Debugging deadlocks in Postgres

ERROR: deadlock detected (SQLSTATE 40P01)

What do you do when you see this error?

Deadlocks are a natural hurdle in backend development, but with a bit of digging and careful design they can be identified and resolved.

First, let’s whizz through the basics.

A brief intro

What is a lock?

Locks are used to control concurrent access to data in tables, preventing multiple processes from simultaneously accessing or mutating the same data.

When one process holds a lock, any other process which also requires the lock must wait until it has been released, for example when the first process has completed.

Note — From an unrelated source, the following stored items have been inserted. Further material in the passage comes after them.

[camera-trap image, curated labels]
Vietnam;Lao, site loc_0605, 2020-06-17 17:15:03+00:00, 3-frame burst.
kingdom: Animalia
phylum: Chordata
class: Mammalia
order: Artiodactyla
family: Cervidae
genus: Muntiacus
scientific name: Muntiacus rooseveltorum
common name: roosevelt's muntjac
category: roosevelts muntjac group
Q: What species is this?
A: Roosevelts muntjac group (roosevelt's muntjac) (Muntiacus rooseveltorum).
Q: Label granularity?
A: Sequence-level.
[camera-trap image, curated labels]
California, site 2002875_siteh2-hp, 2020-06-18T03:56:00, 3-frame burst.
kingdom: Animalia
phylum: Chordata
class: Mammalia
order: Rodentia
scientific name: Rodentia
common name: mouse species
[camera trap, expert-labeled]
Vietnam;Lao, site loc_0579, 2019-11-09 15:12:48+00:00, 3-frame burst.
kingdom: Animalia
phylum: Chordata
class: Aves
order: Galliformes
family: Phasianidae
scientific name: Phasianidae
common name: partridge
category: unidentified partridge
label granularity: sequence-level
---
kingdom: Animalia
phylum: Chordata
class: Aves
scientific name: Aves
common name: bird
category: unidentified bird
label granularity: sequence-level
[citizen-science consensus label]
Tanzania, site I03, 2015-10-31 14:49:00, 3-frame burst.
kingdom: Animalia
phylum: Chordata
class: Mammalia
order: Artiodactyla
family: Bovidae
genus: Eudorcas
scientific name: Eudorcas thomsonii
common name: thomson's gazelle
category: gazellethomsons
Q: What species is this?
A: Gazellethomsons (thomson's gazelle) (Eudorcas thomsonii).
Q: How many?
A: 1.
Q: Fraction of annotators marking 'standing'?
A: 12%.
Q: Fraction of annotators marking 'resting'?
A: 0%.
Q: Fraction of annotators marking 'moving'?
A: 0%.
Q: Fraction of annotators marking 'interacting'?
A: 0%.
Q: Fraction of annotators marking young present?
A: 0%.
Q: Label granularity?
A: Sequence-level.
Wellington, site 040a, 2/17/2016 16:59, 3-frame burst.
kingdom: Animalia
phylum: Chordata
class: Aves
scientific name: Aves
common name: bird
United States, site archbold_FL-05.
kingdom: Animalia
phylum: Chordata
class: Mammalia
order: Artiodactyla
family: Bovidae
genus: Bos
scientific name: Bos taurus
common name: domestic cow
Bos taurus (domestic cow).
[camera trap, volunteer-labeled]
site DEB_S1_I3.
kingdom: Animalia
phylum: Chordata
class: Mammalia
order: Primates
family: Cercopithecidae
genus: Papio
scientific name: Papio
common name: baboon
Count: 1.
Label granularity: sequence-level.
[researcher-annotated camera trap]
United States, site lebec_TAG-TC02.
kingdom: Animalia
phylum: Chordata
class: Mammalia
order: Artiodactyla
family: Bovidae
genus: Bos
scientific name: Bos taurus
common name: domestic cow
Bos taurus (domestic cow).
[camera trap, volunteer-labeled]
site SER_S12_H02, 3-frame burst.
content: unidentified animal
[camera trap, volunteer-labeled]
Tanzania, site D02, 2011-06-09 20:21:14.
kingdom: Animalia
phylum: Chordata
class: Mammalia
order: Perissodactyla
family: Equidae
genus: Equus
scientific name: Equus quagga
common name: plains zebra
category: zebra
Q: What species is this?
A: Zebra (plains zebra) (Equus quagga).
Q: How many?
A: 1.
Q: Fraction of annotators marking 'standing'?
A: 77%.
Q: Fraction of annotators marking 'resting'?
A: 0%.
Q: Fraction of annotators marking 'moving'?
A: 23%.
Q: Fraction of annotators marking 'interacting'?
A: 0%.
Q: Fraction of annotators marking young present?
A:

Though locks can be introduced explicitly in your code and queries, the majority are created implicitly by the database itself (in our case: Postgres), allowing your queries to run safely and predictably.

📖 A comprehensive guide about the many types of Postgres locks can be found here.

What is a deadlock?

Deadlock occurs when two or more processes cannot progress because each is waiting on another to release a lock.

Suppose an endpoint X initiates a transaction, completing the following:

Update Incident
Update Incident Custom Fields
Update Incident Summary

Now suppose another endpoint Y performs similar but slightly different work:

Update Incident Summary
Update Incident

When both of these endpoints are triggered at the same time, they run a high chance of reaching deadlock:

X acquires a lock on the Incident while Y acquires a lock on the Incident Summary.

X proceeds to wait for a lock on the Incident Summary while Y waits for a lock on the Incident.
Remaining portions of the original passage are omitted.